(TAREAS PENDIENTES):
1) Sustituya "suspense" por "intriga" en el fragmento del diario cinéfilo que va desde "Diario de un" hasta "a sus películas.", ambos incluidos, y transcríbalo con ese cambio.
2) Enumere todos los títulos de películas que se mencionan en el diario cinéfilo.

(DOCUMENTO):
Diario de un aficionado cinéfilo, 03

Por fin llegó el último mes del año con los anunciados tres títulos (Los peces rojos, Surcos y Balarrasa) de un director español (José Antonio Nieves Conde); tan bueno como los llamados tres B del cine español, según Martín Patino: (Luis García) Berlanga, (Luis) Buñuel y (Juan Antonio) Bardem; sin tener nada que envidiarles ‑ni incluso a Alfred Hitchcock‑ por la cantidad de suspense y/o ironía que imprime a sus películas.

Comenzamos por la última en realizarse (Los peces rojos, 1955), mientras las otras dos ‑que veremos en los siguientes jueves‑ son de 1951. A todas ellas se les etiquetó como neorrealistas españolas; por eso, en una de las escenas de este filme, el propio director ridiculiza este epíteto, pues no le gusta…

«José Antonio Nieves Conde era hijo del régimen y antiguo falangista. Como era de los suyos, la dictadura de Franco le dejó hacer películas a su antojo hasta que se dio cuenta de su talento; entonces le pusieron freno… Nacido en Segovia, consigue rodar muy buenas escenas, como las de este filme». Esto nos contó, con su verbo enamorado de cine, Andrés, que tanto mérito tiene al seguir persistiendo ‑a pesar del frío y otros contratiempos…‑ para que se promocione en Úbeda. Aunque todos seguimos echando de menos la sala del palacio Luis de la Cueva, puesto que es ideal por múltiples razones: estar en plano inclinado, tener unos cómodos y bonitos sillones rojos; y una gran pantalla que tanto se asemeja a cualquier cine de barrio de nuestra infancia y juventud…; aunque todavía abrigamos la esperanza ‑los cinéfilos ubetenses‑ de volver a ella, pues tenemos a nuestros impertérritos guías Juan y Andrés ‑o viceversa‑, cual Moisés y Josué, que siempre nos llevarán a la Tierra Prometida del mejor cine, a través de su amor y sabiduría cinematográfica.

(FILAS DE DATOS):

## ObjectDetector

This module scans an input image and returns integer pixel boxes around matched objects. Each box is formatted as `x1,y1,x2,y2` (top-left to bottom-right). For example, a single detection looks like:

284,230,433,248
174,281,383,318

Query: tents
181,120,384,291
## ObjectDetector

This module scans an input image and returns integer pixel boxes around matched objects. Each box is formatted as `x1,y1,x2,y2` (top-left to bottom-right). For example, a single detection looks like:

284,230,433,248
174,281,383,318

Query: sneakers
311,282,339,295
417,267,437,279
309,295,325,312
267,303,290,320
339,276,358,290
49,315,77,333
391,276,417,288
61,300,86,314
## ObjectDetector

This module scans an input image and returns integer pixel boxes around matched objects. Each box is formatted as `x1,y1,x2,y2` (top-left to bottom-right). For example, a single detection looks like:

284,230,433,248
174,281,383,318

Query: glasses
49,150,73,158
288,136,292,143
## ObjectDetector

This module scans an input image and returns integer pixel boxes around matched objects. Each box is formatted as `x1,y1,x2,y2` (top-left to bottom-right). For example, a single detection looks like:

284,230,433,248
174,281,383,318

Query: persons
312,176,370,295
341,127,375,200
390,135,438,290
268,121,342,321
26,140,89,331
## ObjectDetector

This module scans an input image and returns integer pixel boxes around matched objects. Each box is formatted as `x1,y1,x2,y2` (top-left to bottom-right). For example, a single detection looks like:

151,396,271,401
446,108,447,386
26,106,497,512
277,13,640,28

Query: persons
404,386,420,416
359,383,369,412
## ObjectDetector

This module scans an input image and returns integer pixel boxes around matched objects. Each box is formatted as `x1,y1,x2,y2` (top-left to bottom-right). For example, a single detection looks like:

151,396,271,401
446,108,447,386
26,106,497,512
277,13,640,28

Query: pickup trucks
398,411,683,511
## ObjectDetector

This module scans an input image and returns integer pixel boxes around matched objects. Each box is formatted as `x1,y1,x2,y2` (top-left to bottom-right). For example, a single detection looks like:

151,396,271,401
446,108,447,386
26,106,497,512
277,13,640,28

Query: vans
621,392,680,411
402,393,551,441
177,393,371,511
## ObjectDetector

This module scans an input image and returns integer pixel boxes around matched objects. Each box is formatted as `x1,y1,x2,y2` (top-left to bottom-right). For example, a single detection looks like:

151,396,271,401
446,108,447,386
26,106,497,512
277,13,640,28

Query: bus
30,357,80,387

(RESPUESTAS):
1)
Diario de un aficionado cinéfilo, 03

Por fin llegó el último mes del año con los anunciados tres títulos (Los peces rojos, Surcos y Balarrasa) de un director español (José Antonio Nieves Conde); tan bueno como los llamados tres B del cine español, según Martín Patino: (Luis García) Berlanga, (Luis) Buñuel y (Juan Antonio) Bardem; sin tener nada que envidiarles ‑ni incluso a Alfred Hitchcock‑ por la cantidad de intriga y/o ironía que imprime a sus películas.

2)
Los peces rojos
Surcos
Balarrasa